**Passage shown**
# More Spoons



## Buckeye Mike (Jan 4, 2007)

Being there has been a lot of talk on here as of late about jigging spoons, thought i would share some that i made. All spoons, except the 1 on the far right were cut from a piece of chrome tailpipe extention. The 1 on the far right is made from a spinner blade.
Hope you like them.


----------



## All Eyes (Jul 28, 2004)

Wow! Great job! Thanks for the pic!


----------



## CountryKat (Apr 5, 2004)

Wow, those look great!! The ideas that I have had and things I have seen since this was made into it's own forum have been awesome. If only I had the time.


----------



## goolies (Jun 28, 2007)

Thanks for sharing. Really nice work! I think I'll stick with wood for now. Metal working wood require another set of tools. The little lady would shoot [email protected]


----------



## Buckeye Mike (Jan 4, 2007)

If you are interested on how these spoons are made, i used 
1. jig saw to cut the bodies, bodies are 1 1/2 by 5/8 ''
2. bench grinder to shape the body
3. drill to make the holes
4. chrome furnance tape, bought from Walmart, comes on a roll like duct tape.
5. soldering iron to add weight, used rosin core solder
6. Sharpie marker and acrylic paint
7. silver lure tape for the eyes, punched out with a paper bunch, and colored with the sharpie
8. Devcon 2 part epoxy to cover the spoon
Nothing hard about doing these, and a lot cheaper to make then paying 3 bucks a spoon at the tackle shop.


----------

**Information supplied**
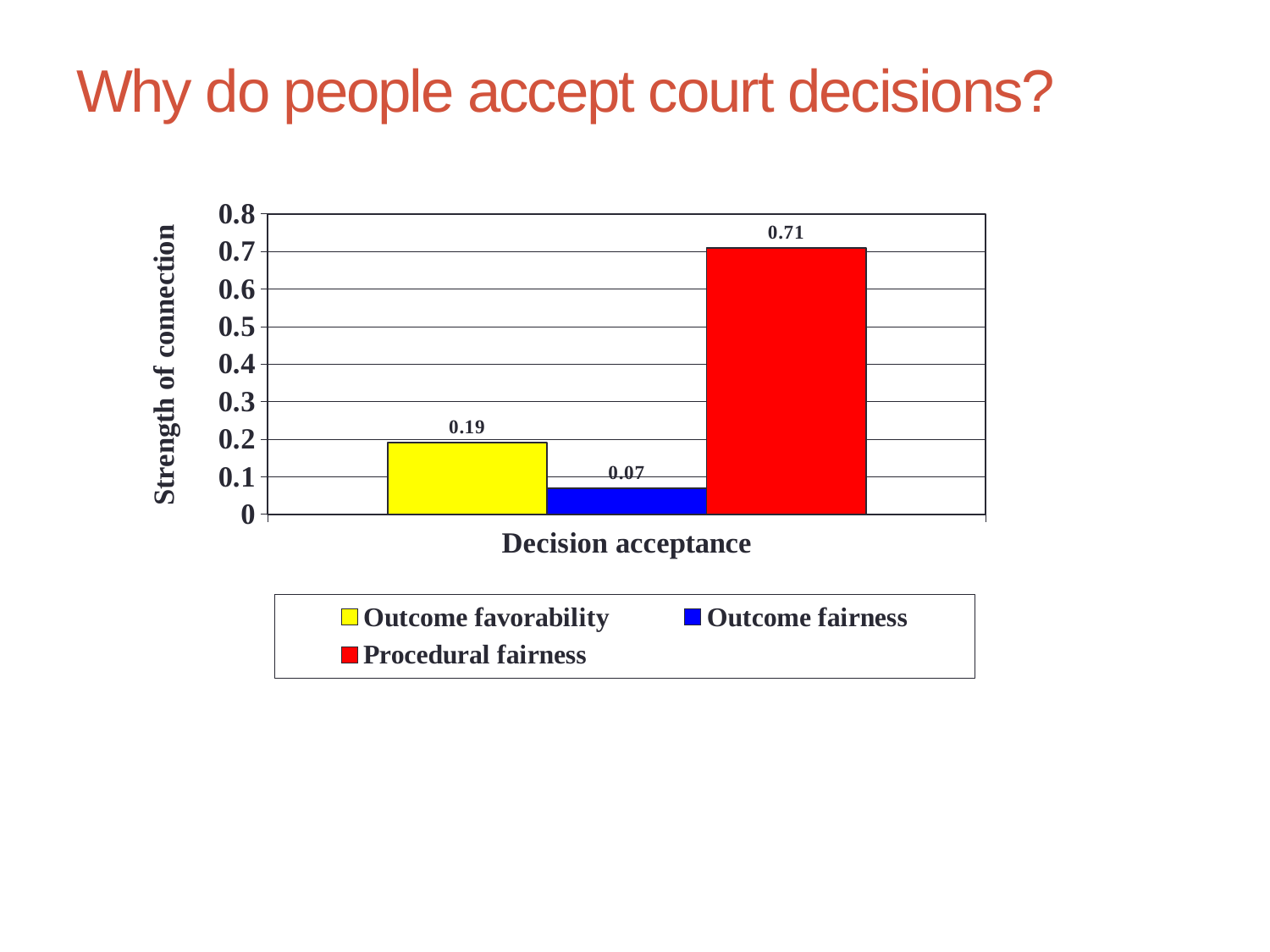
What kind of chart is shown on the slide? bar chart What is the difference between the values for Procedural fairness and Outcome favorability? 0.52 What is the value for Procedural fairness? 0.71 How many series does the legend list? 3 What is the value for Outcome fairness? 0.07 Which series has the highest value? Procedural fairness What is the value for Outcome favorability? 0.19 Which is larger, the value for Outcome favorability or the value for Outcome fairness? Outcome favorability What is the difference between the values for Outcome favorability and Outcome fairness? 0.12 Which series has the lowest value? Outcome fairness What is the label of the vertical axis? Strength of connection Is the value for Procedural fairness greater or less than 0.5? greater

**Exercise goal**
Do these statements agree with the spoon thread? Answer yes or no for each, quoting the words that decide it.
1. Every spoon shown was cut from a chrome tailpipe extension.
2. The spoon bodies were cut with a jig saw.
3. The chrome furnace tape was bought at a tackle shop.
Base your replies on the spoon thread alone, not on the material.

**Response area**
1. No: "All spoons, except the 1 on the far right were cut from a piece of chrome tailpipe extention."
2. Yes: "jig saw to cut the bodies"
3. No: "chrome furnance tape, bought from Walmart"